What is your distribution strategy for the U.S.? Initially, we aim to partner with select boutiques to ensure our shoes are positioned as premium, artisanal products. These relationships will allow us to maintain quality control and create a deeper brand connection with retailers. Rather than pursue rapid expansion, we aim to cultivate meaningful partnerships with boutiques that appreciate the artistry and longevity of our products. We believe in creating spaces where Clara Barcelo becomes a brand associated with timeless style and lasting quality. We hope to instill a sense of loyalty and trust with our retailers, underscoring our commitment to sustainable, thoughtful fashion. Along those lines, we embrace the Argentine tradition of fostering close client relationships, bringing warmth and attentiveness to every interaction. We believe this will provide U.S. retailers and consumers with a refreshing and relatable experience, enhancing the connection to our brand and values. Over time, we see opportunities to curate specific collections and make them available through a variety of channels.
Where do you envision your U.S. business in three years? As a recognized name in the market celebrated for our authentic, high-quality, and durable footwear. We expect to have built strong relationships with select boutiques as well as a thriving ecommerce platform.

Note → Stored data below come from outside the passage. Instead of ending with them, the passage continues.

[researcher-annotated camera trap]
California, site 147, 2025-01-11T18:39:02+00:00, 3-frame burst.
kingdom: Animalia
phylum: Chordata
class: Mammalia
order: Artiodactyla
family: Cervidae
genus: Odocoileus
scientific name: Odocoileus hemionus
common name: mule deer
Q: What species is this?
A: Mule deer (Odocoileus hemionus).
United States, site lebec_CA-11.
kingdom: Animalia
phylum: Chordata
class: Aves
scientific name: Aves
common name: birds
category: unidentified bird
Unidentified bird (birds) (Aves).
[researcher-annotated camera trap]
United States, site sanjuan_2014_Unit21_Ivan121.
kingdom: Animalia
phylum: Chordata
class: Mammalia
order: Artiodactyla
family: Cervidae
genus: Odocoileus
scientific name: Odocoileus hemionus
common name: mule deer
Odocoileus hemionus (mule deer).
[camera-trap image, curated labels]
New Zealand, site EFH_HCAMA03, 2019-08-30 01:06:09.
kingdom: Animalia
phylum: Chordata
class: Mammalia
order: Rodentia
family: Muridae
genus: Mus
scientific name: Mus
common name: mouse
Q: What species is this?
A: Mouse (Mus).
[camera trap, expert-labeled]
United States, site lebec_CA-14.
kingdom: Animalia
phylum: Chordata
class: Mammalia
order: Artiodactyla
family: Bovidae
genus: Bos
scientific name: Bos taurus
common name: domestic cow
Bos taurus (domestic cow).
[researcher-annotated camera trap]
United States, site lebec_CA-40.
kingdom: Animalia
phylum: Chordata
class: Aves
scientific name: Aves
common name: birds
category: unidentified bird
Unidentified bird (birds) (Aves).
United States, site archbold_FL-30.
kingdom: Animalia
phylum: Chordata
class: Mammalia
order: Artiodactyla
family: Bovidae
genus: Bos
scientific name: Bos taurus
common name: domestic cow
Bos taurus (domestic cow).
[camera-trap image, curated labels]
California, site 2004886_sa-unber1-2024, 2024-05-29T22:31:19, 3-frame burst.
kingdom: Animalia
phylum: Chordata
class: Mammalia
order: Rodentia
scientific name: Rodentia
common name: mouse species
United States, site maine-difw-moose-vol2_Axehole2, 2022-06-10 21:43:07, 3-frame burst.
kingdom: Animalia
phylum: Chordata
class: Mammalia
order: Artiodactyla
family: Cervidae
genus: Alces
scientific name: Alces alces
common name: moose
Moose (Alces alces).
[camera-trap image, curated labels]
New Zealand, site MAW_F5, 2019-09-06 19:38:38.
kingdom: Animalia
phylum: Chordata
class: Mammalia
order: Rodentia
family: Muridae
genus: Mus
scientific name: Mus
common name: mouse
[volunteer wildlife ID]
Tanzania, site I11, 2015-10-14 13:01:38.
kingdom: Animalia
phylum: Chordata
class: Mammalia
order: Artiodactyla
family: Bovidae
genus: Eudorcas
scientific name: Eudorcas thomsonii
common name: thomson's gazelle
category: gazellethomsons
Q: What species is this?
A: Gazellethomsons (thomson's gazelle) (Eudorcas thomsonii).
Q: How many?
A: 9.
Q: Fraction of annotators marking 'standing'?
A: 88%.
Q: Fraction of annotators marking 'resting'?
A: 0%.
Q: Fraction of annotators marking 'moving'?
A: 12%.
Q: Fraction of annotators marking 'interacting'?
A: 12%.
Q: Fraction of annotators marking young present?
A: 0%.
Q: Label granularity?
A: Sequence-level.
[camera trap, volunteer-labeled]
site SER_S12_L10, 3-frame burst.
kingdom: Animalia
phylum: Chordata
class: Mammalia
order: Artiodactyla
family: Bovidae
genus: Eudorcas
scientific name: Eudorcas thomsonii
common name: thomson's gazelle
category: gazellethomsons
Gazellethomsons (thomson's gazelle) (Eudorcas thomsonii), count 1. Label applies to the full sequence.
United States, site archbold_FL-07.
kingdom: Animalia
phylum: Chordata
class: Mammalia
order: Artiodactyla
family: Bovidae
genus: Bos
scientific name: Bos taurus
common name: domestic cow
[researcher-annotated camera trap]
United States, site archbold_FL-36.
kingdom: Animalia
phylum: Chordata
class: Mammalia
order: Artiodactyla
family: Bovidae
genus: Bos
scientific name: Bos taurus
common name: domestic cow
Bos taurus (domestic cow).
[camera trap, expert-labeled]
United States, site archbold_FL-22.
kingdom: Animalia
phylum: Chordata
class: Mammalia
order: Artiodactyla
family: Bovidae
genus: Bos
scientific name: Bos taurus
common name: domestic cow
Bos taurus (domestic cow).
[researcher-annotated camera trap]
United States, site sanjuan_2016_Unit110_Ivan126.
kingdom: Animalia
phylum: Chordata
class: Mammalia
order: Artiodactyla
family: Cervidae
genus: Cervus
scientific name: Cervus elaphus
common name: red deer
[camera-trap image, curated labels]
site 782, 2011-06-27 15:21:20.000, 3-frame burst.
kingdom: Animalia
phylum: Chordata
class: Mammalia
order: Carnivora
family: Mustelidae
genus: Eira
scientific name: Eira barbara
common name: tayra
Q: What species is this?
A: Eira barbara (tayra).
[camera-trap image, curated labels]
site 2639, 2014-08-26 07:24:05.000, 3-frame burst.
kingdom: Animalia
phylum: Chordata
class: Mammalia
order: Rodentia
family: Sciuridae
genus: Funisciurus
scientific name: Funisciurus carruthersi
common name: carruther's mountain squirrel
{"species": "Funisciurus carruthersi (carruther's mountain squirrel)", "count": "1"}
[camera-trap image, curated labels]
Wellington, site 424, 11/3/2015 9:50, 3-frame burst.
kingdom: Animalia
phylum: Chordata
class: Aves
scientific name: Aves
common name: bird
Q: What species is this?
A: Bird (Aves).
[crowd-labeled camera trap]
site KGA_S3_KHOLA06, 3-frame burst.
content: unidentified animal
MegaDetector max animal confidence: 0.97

What are some of Clara Barcelo’s responsible sourcing examples? We use recycled cardboard for boxes and our ecommerce bags are compostable and biodegradable. In addition, our leather suppliers follow best practices in processing, such as using water-based finishing methods, minimizing energy consumption, and responsibly manage chemical
waste. They also implement closed-loop water systems to reduce water waste and ensure safe working conditions through regular monitoring of air quality and exposure levels.
What is the best business advice you’ve received? It came from my first boss. We met for coffee at a time I was overwhelmed with pressures about growing this business. He said, “It’s time to grow to the inside.” Meaning, I needed to reconnect with the essence of my work and remember the early days when my passion for designing was pure and unhindered. It was a wake-up call. I’d allowed the responsibilities of running this business to overshadow my creativity and love of design. It helped me re-engage with my passion, and ensure that my enthusiasm remains at the heart of every Clara Barcelo creation.
What shoe must every woman have in her closet? A cool pair of sneakers. We offer a big variety, including bootie-like styles, artisanal soles, embroidery details, metallic ornaments, and platforms.
First shoe-related memory? When I was three, I loved wearing my Mom’s shoes, especially her black cowboy boots. I felt like Wonder Woman in them.
What do you love most about designing shoes?
The intensely handmade nature of the process. Every detail requires careful attention, and I’m constantly drawn to how each piece comes together to create something unique. Unlike clothing, where you have some flexibility with fit, shoes must be precise. If they don’t fit, they simply won’t work. That’s why I focus so much on comfort. I also love thinking about the journey each pair will take. They’re more than just shoes. They must be comfortable to support people on great adventures and meaningful enough to tell a story along the way. Designing shoes is about creating pieces that become trusted companions for every path the wearer chooses to explore.